Finding good [services.concurrency] settings without bringing down prod ;-)

Hi,

first off, I really really appreciate you guys answering questions in the forum diligently!

In fly.toml, is my understanding of the [services.concurrency] section correct?

  • A concurrent request means 1 ongoing TCP request, which usually takes a couple seconds max.
    25 concurrent requests, for example, mean 25 requests being handled at the same time (and probably sent roughly at the same time)
    • How is this handled with WebSockets (and Long-Polling fallbacks)?

And in terms of concurrent requests:

  • When autoscaling is enabled, a new VM instance is brought up when the hard_limit is reached (and very likely to when the soft_limit is reached)

  • When autoscaling is disabled, requests are being queued when the hard_limit is reached and served when below. The soft_limit is unused.

All that said, how do I determine good limits without brining down the app in production – or having users camp out overnight, in line for their request to be served? :camping:

If my understanding is correct, a…

  • hard_limit too high could risk crashing our application due to large amounts of requests (going OOM), especially with sudden bursts of traffic

  • hard_limit too low could either spin up way too many VMs or stall requests for a long time

Thanks in advance!

1 Like

Hi @merlin,

  • Your understanding of services.concurrency is mostly correct. Worth mentioning the type option (which it looks like you already discovered), which defaults to connections, but can be set to requests for the http handler. The app’s concurrency (reported by the fly_app_concurrency metric and the ‘VM Service Concurrency’ graph on the Metrics tab of the Dashboard) will be based on either connections or requests based on this setting.

__INPUT DATA__:
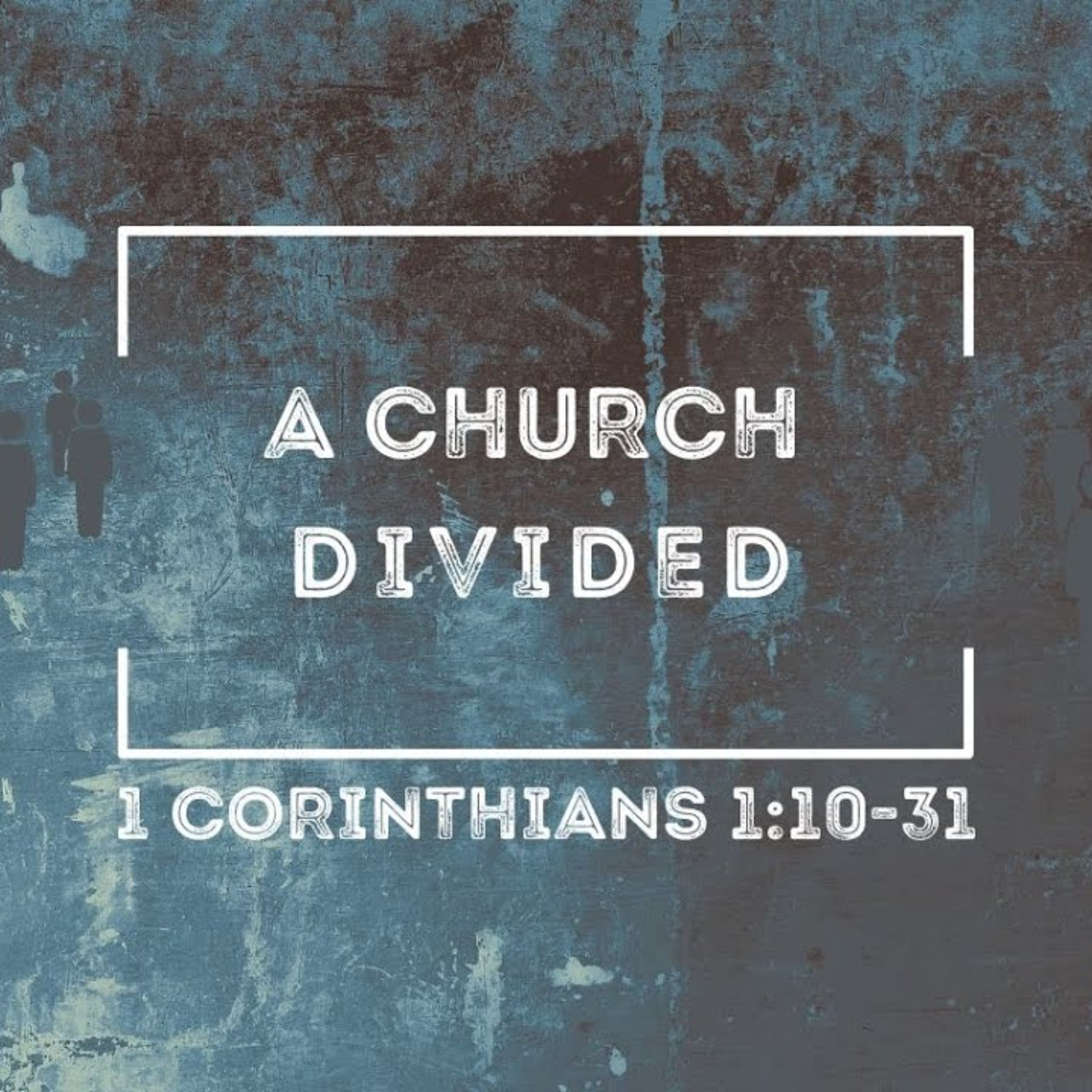 Sermon - A Church Divided - 1 Corinthians 1:10-31 episode artwork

__APPLY WHAT YOU READ__:
A – Name every option of the [services.concurrency] section that the forum thread on concurrency settings mentions.
B – Carry the forum thread on [services.concurrency] settings forward, starting after its last sentence.

__ANSWER SECTION__:
A – hard_limit, soft_limit, type

B –
    • WebSockets connections (including long-lived, idle connections) are all included in the concurrency calculation (as are long-polling requests). This does make it less convenient to use autoscaling with applications using tons of long-lived, idle connections that consume few resources. (We’ve considered making the query used by autoscaling configurable in the future- let us know if this would be helpful for your use-case.)
  • Beyond not routing requests to instances at the hard_limit, the load-balancer also prefers instances under the soft_limit if any are available. So even when autoscaling is disabled, the soft_limit still acts as a ‘hint’ to help load-balance traffic more evenly.
  • As a general recommendation for tuning concurrency, I would start by setting a conservatively-high hard_limit mostly as a failsafe to prevent OOM from spikes in traffic, and then focus on tuning the soft_limit as a tighter bound for optimal scaling and load-balancing decisions. Then you can focus on tweaking the soft_limit over time to best fit your workload without worrying too much about bringing down the app from a too-low hard_limit blocking requests.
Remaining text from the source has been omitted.